File Tax Returns For Your Incorporated Firm On Time -- Or Risk Losing Your Refund

If your business is incorporated and it's owed a tax refund, you better be sure that your corporate tax return is filed on time. If it isn't, you risk permanently forfeiting your money. That was the harsh lesson learned in Tax Court earlier this year in a case involving numbered company 3735851 Canada Inc.

Under the Income Tax Act, if a corporation has not filed a tax return within three years of the end of its taxation year, it is precluded from claiming a tax refund for that year. Why would a company file late? Sometimes, it's due to simple oversight. Other times, it may be based on an assumption that no tax return was required if a refund was expected.

In the case of numbered company 3735851 Canada Inc., the firm successfully objected to a CRA assessment in court and was issued a "Notice of Reassessment," resulting in a corporate tax refund of more than $25,000. Yet the CRA refused to process this refund because the company's tax return for that year was not filed within three years of the deadline.

In an effort to get its refund, the company took the CRA to Tax Court, but the judge ruled that the court has no jurisdiction over refund issues since its mandate, under the Tax Act, is limited to considering the correctness of an assessment or reassessment. Since the company was successful in objecting to the original assessment, it had nothing to dispute. Therefore, the judge concluded that the court had no jurisdiction to order the CRA to issue the refund.
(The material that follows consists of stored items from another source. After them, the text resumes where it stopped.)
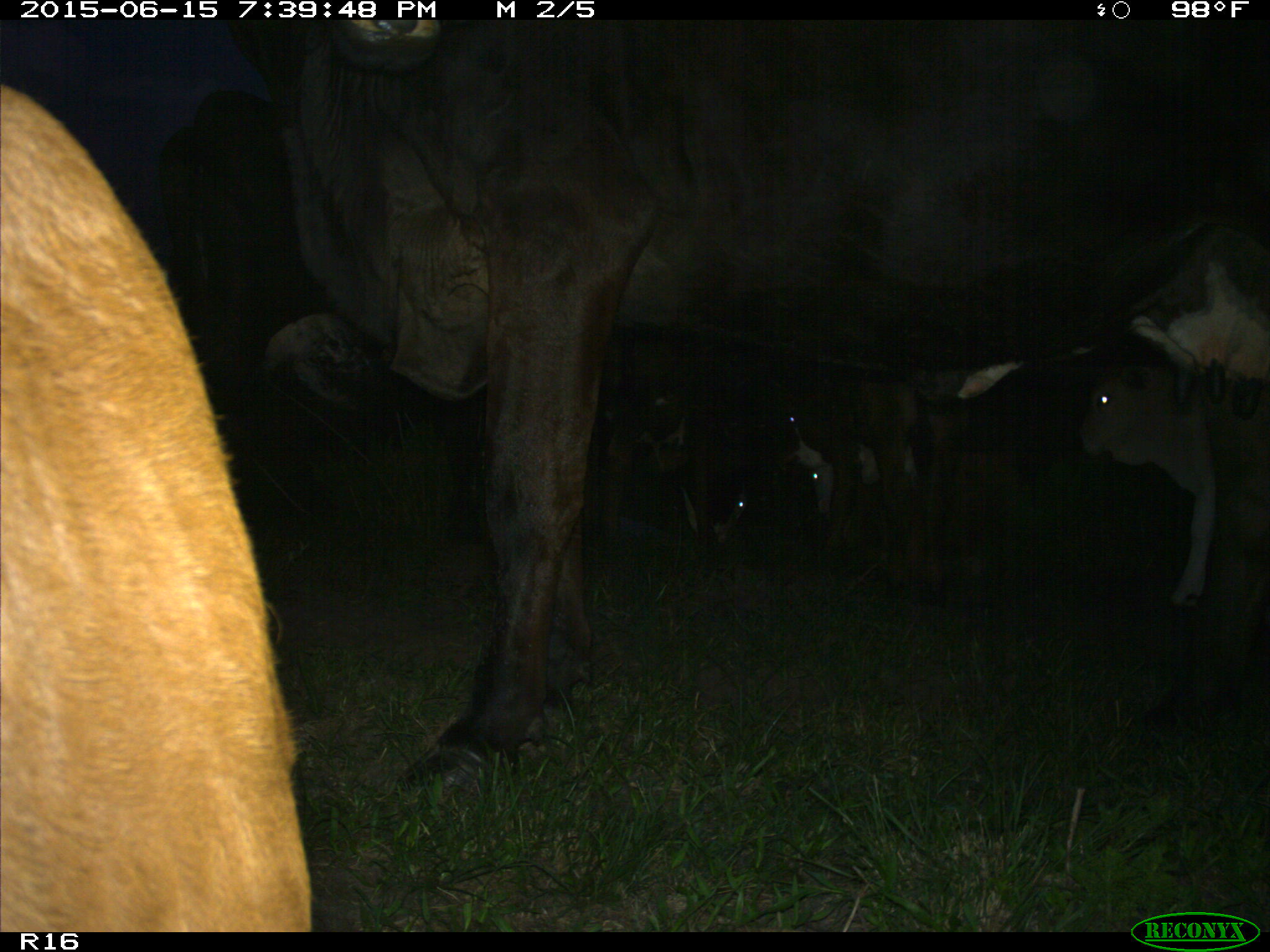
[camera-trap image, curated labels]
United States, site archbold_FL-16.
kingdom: Animalia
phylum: Chordata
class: Mammalia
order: Artiodactyla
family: Bovidae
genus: Bos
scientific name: Bos taurus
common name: domestic cow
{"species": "Bos taurus (domestic cow)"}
This recent case is not the first time that a taxpayer has been precluded by the CRA from collecting a refund by the three-year rule. In 1991, the Chief Justice of the Tax Court, who heard a similar case, was so frustrated by having to deny a taxpayer a refund due to this rule that he wrote: "I find it difficult to justify the fact that… in a so-called democratic society which purports to protect the civil liberties of its people a provision (such as this three-year rule) is still in force."
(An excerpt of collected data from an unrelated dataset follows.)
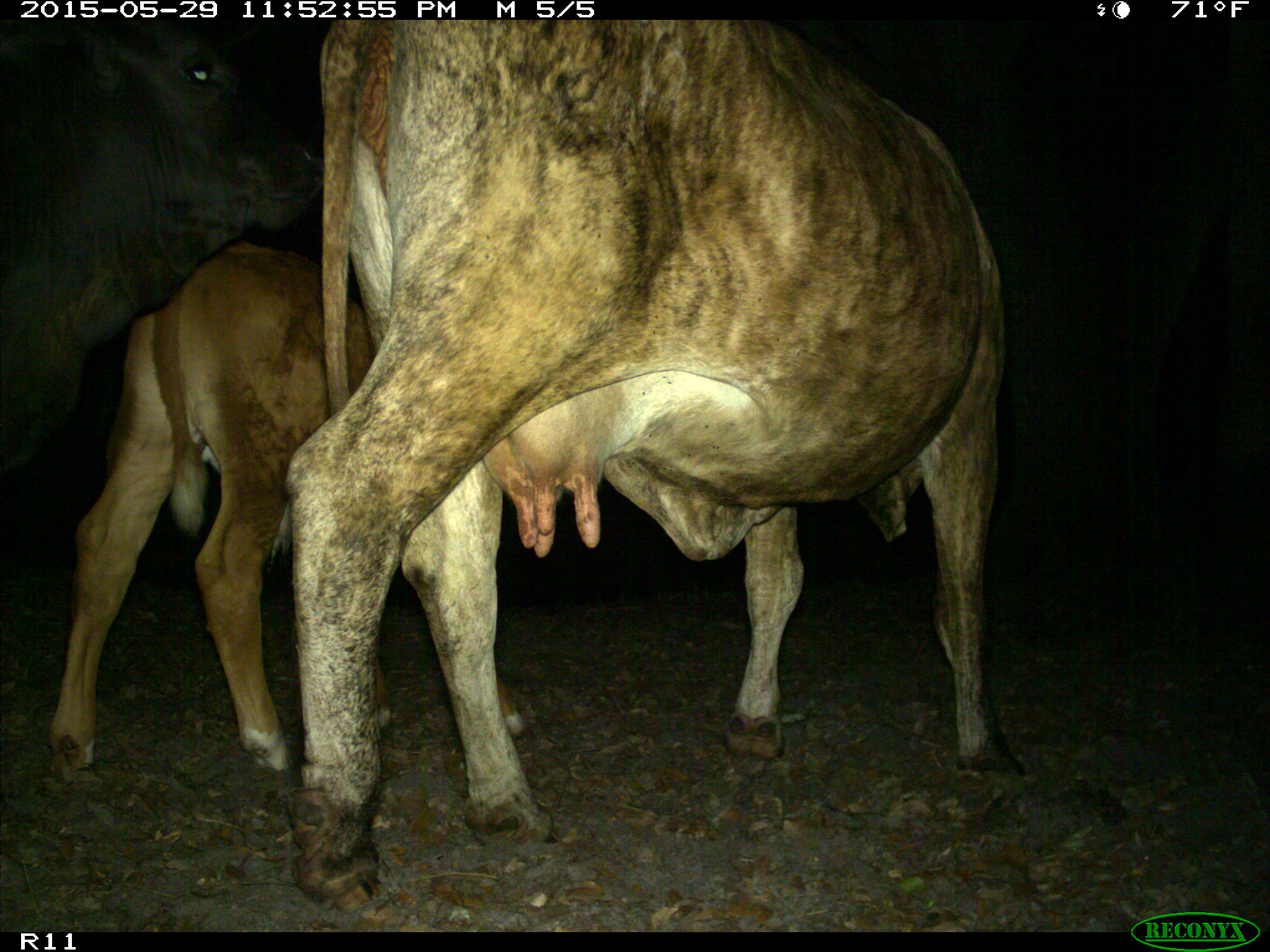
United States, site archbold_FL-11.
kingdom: Animalia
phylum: Chordata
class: Mammalia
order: Artiodactyla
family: Bovidae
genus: Bos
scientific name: Bos taurus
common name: domestic cow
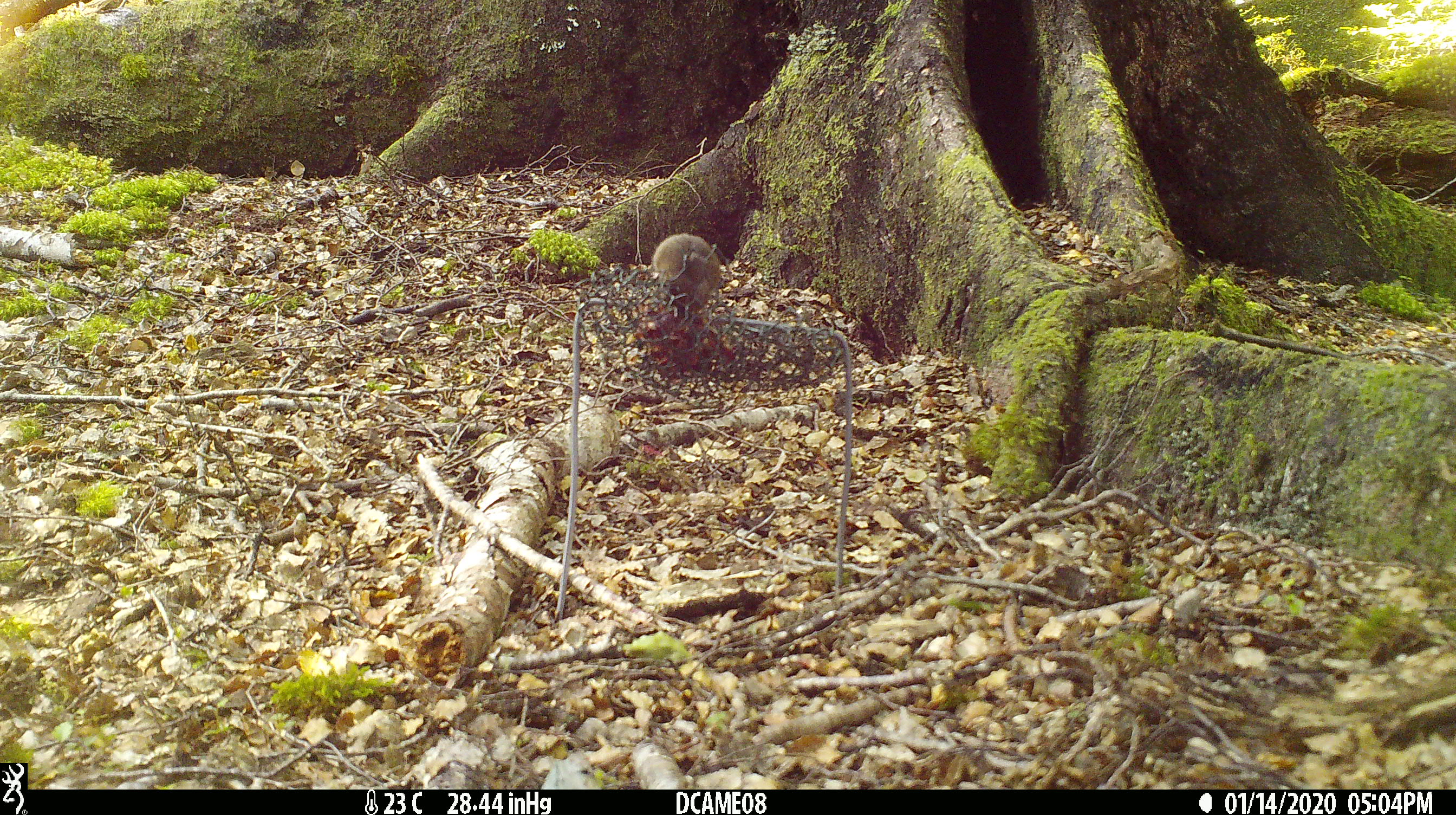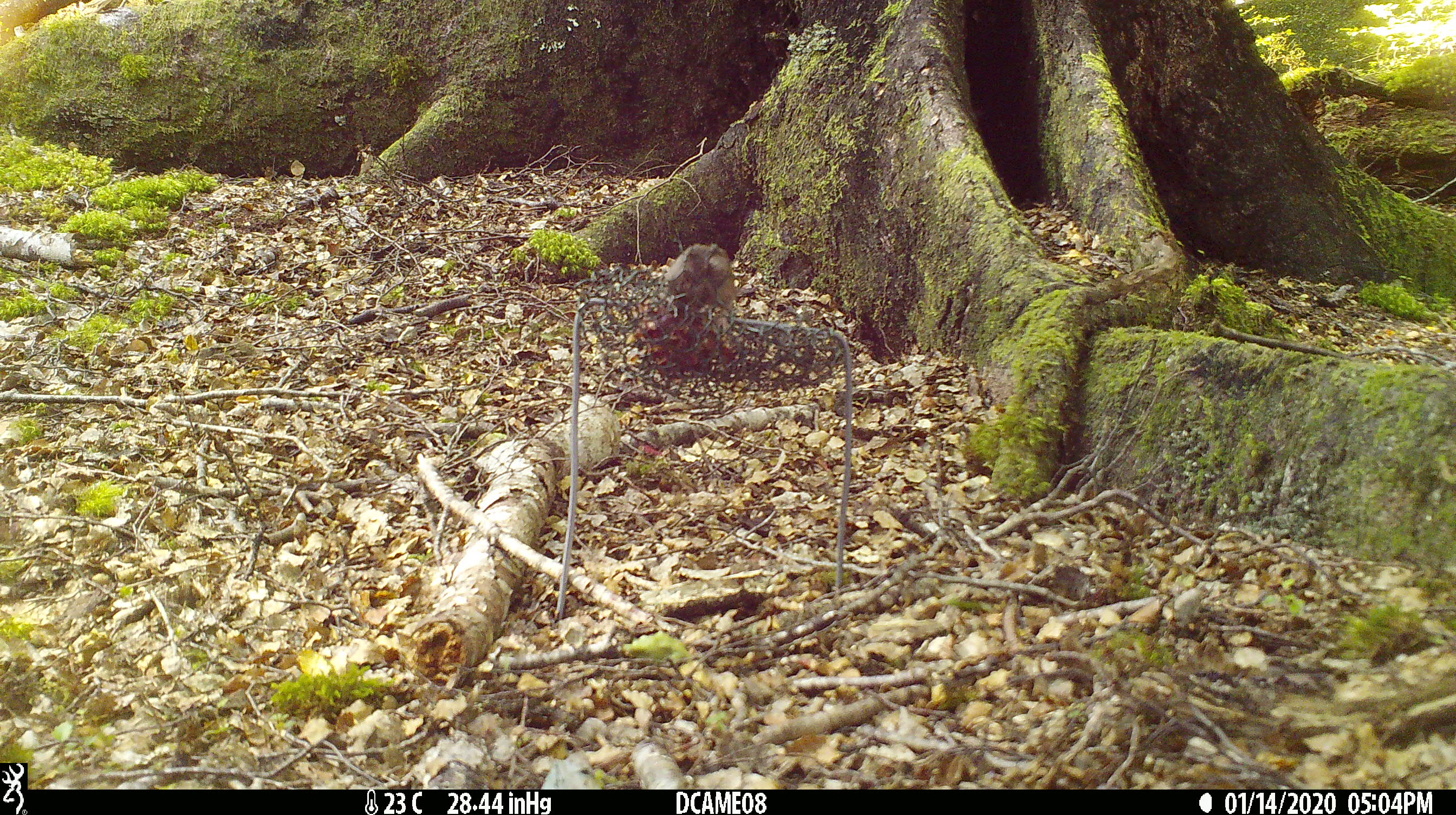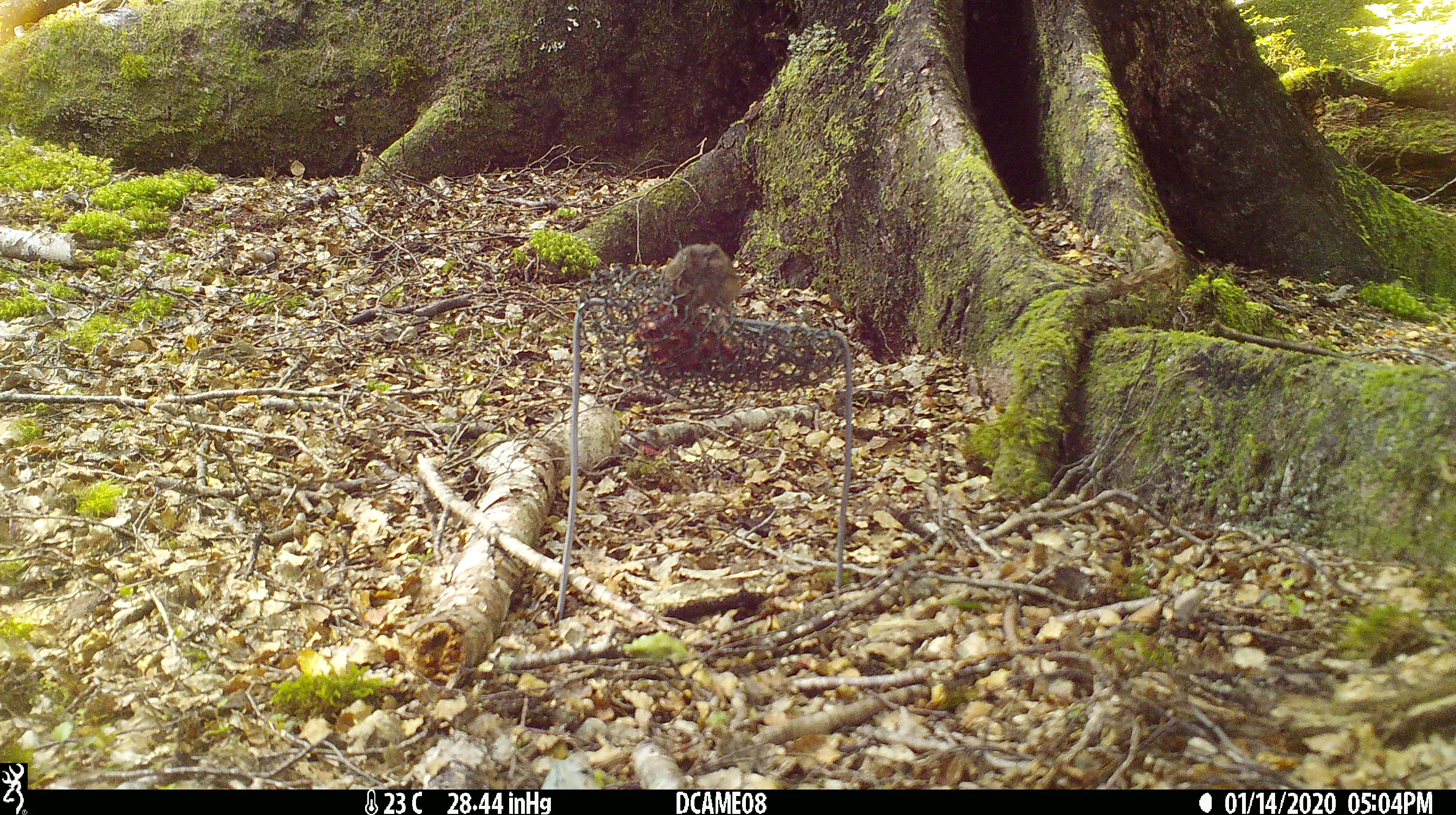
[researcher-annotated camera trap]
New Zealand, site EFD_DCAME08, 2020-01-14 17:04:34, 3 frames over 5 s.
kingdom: Animalia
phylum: Chordata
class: Mammalia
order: Rodentia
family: Muridae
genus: Mus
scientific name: Mus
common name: mouse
Mouse (Mus).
As a result, the Act was amended shortly thereafter to allow individuals 10 years to request a refund. Yet the three-year rule still exists for corporations. In 1993, however, corporations were granted the option of applying a refund to an amount owing for a previous or subsequent year.

But if no amount is owing, then the refund may hang in limbo indefinitely, making this recent case an important reminder to corporate taxpayers to file on time.